I don't want to give legal advice. Defamation is primarily defined by state statutes today. Before the statutes, common law, rules made by judges, was applied. The common law elements of defamation are not the law of any particular state.
Basically, defamation requires:
- Defamatory language on the part of the defendant. Defamatory language is another section.
- The defamatory language must be identify the plaintiff to a reasonsable reader, listener, or viewer.
- Publication of the d.l. by the defendant to a third person and, the most crucial,
- Damage to the reputation of the plaintiff. Concrete financial damage.
Statements of opinion are only actionable if it appears to be based on specific facts, and an express allegation of those facts would be defamatory.

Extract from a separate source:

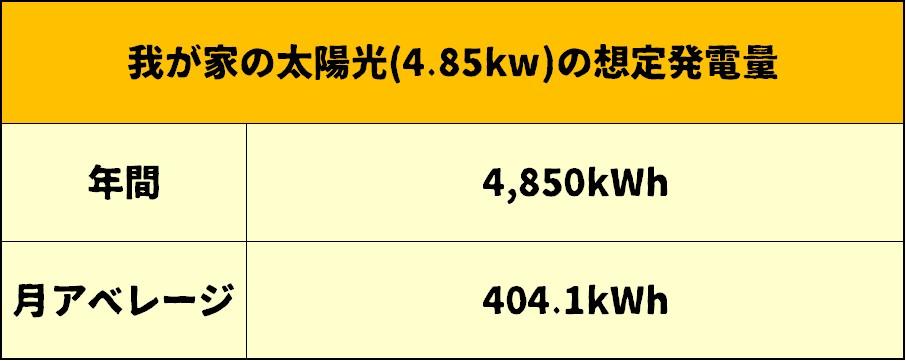 想定発電量の表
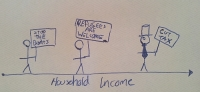 a graph showing how household income affects both views on refugee seekers and whether people care at all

The problem is that all defendants may defend against defamation by:
- Truth is a complete defense.
- Certain privileges.
- Malice may be considered in the damages.
It is not easy. There are host of special rules and exceptions. I wonder whether baptism, field service, meeting attendance would be considered consent. Another problem is that by suing, the allegations against you are raised yet again, and usually, travel further. Saying "so and so is a lousy person" would not necessarily be defamatory. If it came from the WTS, I would view it as high praise. I recall that damages are important. The text I consulted did not mention if religious groups have broader permission to defame. DL must adversely affect your reputation.
There are special rules regarding public figures, newsworthy people, and private citizens.
It becomes very fact specific. Any state may vary these elements. Bethel lawyers will know this area extremely well. I do not.